This article outlines the concept of prediction explanation.
Prediction explanation is an important tool on the AI & Analytics Engine, which helps users understand classification and regression models, and explain their predictions. This tool allows you to:
Sense-check the model by observing the model predictions for a random sample of several instances taken from the input dataset.
Explain how much each feature value of an individual instance sampled from the training data impacted the model’s prediction for that instance.
The example below shows the prediction explanation for a binary classification model developed for the Breast Cancer Wisconsin (Diagnostic) dataset.
The predictions for sample inputs can be seen in the “Prediction” column on the left side table.
The top right chart shows predicted probability for the selected input.
The impact of feature values on the prediction is shown at the bottom right, where user could toggle between text descriptions and chart visualization.
Prediction explanations for an example binary classification task
Prediction explanations for an example binary classification task (feature impact as a chart)

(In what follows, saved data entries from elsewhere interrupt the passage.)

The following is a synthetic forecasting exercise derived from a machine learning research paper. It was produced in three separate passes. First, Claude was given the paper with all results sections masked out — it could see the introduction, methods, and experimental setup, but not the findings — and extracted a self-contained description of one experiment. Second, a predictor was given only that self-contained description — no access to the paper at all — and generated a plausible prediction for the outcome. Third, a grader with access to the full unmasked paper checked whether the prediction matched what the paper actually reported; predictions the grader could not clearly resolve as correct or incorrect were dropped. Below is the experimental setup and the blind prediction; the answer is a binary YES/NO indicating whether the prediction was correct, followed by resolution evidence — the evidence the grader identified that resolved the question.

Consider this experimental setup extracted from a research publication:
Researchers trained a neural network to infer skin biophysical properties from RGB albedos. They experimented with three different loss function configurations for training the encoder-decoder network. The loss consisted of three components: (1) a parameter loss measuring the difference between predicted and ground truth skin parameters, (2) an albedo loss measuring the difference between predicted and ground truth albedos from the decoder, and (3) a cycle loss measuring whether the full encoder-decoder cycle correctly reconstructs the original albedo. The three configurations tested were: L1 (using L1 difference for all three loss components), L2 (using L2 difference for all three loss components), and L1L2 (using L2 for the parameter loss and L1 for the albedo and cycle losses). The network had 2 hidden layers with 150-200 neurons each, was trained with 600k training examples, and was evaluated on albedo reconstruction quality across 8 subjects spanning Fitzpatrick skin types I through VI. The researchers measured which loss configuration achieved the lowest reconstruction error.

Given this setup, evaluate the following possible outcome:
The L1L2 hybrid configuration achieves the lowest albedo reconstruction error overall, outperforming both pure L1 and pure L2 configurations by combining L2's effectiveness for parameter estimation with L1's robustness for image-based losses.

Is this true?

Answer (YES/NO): YES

Kernal SHAP to calculate the feature impact
The impact of feature values of a selected sample on model’s prediction is generated using a method called Kernal SHAP (SHapley Additive exPlanation). Kernal SHAP calculates the contribution of each feature in a sample input on model’s prediction for that particular input, such that the prediction is equal to the total sum of contributions from features and the baseline prediction (see example above). This method takes into account both the individual feature contribution when in isolation as well as the contribution of that feature when it interacts with other features in the sample to ensure that the contributions are distributed fairly among the features.